Each Group will continue to realise research strategy (sections 5.1.1-5.1.3) through existing policy (section 3.4). Expected funding growth will increase PhD completions, research active staff and post-doctoral researchers.

To enhance research leadership we will:
a. seek funds for further senior appointments to strengthen Research Groups. Areas for appointments over the next 5 years will be biomechanics/neurophysiology (Neuro-musculoskeletal Rehabilitation), community health policy (Health Communities) and communication in health settings (Education and Communication in Health Practice);
b. invest in career development for existing Senior Lecturers/Readers to prepare them for applying for a Chair within the next five years through:
    strategic leadership courses;
    initiation of external mentorship schemes (modelled on Academy of Medical Sciences mentorship programmes);
    seeking funding for placements with international research groups and international Visiting Professors to UEA.

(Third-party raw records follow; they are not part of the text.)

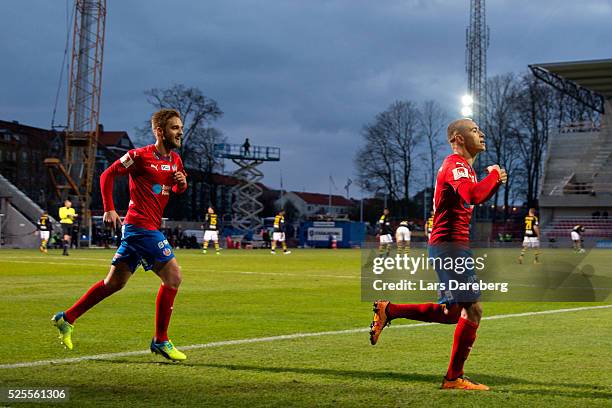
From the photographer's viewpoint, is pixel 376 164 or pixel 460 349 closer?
pixel 460 349

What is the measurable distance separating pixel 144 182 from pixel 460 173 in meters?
3.19

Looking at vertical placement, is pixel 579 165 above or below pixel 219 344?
above

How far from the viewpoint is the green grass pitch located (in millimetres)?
6270

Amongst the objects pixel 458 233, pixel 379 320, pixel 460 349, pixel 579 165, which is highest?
pixel 579 165

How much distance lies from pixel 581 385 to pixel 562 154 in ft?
242

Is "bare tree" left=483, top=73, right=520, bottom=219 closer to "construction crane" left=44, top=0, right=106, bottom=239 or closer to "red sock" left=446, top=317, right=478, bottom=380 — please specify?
"construction crane" left=44, top=0, right=106, bottom=239

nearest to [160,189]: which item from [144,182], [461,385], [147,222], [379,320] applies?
[144,182]

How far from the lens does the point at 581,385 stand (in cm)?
679

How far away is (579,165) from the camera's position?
7488 centimetres

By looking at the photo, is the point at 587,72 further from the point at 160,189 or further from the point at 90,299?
the point at 90,299

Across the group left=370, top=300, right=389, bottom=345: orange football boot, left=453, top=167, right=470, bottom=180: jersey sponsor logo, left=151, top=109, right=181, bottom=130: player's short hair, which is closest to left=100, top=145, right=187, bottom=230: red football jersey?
left=151, top=109, right=181, bottom=130: player's short hair

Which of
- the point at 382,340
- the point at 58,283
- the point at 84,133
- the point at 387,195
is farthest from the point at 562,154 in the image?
the point at 382,340

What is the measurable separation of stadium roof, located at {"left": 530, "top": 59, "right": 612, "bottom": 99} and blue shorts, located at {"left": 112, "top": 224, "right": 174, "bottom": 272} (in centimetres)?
6463

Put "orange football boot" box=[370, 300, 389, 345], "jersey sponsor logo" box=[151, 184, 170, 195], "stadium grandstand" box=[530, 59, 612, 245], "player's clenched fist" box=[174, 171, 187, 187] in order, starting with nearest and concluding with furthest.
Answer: "orange football boot" box=[370, 300, 389, 345], "jersey sponsor logo" box=[151, 184, 170, 195], "player's clenched fist" box=[174, 171, 187, 187], "stadium grandstand" box=[530, 59, 612, 245]
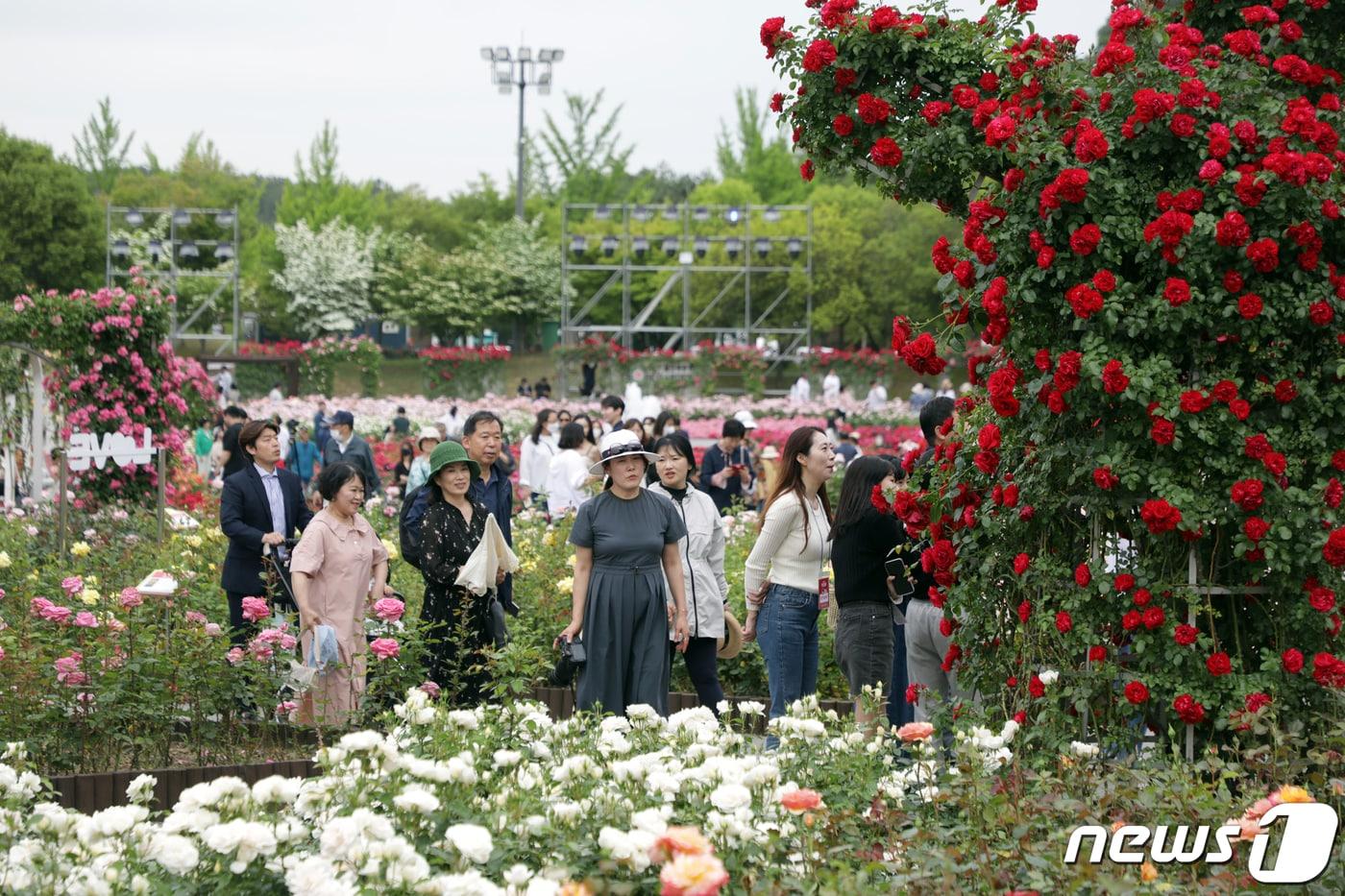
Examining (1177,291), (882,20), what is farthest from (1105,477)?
(882,20)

6.     Key Esteem Indicators

6.1     Journal Editorships/National Clinical Guidelines/Grant Awarding Bodies
    Hartley: (Editorial Board) Pro-Fono Brazil;
    Jerosch-Herold: (Editorial Board) British Journal of Hand Therapy;
    Pomeroy: (Associate Editor) Physiotherapy; Advances in Physiotherapy; International Society of Prosthetics and Orthotics Consensus Guidelines on Orthotic Management of Stroke Patients (2003); Stroke Association Research Awards Committee (2005-2008); Northern Ireland Recognised Research Groups Call (2005-6);
    Richardson: (Editor) Advances in Physiotherapy; (Associate Editor) Physiotherapy.

6.2     Invited presentations/keynote addresses at national and international conferences
    Hartley: Kyambogo University, Uganda (2005); International Centre for Rehabilitation Science, Toronto University, Canada (2006). University of Cape Town, South Africa (2007);
    Jerosch-Herold: Congresses of the European Federation of Societies for Hand Therapy (2002, 2004); Congress of Scandinavian Society for Surgery of the Hand, Copenhagen (2004) 2nd Three-Country Congress, Swiss, German and French Societies for Hand Therapy (2004);
    Poland: Health Development Agency conference on Social Capital and Health (2002); national colloquia and symposia on qualitative and collaborative research with communities (2003, 2006);
    Pomeroy: Dutch Royal Society of Physiotherapy Congress (2003); European Geriatric Medicine Conference (2003); 12th Mic Ostyn Guest Lecturer Univ Leuven Belgium (2002); European Congress of Physical and Rehabilitation Medicine (2002);
    Richardson: European Congress of Physiotherapy Education, 2004. Chair of the 2003 Symposium on Qualitative Research at the 14th Congress of World Federation Physical Therapists, Barcelona. Panel on ethics in research (WCPT 15th).

6.3     National/International Research Strategy and Public Service
AHP staff serve on the Boards of over 40 national/international organisations, including:
    Hartley: Adviser to the World Health Organisation (WHO) on Disability and Rehabilitation; WHO panel on International Guidelines in CBR; Co-Editor of WHO World Report on Disability and Rehabilitation; Honorary Senior Lecturer in Disability at Kyambogo University, Uganda;
    Pomeroy: initiated and led 1st UK Stroke Rehabilitation Translational Research Workshop for the UKSRN (March 2007); UKCRN Experimental Medicine Working Group (2007); EU Framework 7 Developmental Workshop on robotics in stroke rehabilitation (2007); International Neuroimaging and Stroke Recovery Group (2004, 2005, 2006); Academy Medical Sciences Report on Neurorehabilitation (2004); Advisor to MRC Strategy Development Group (2002-2004);
    Poland: National Committee for Association for Research in the Voluntary and Community Sector; Home Office Active Communities Unit evaluator of commissioned research on befriending and mentoring;
    Richardson: the first Foreign adjunct Professor of Physiotherapy at the Karolinska Institute, Sweden.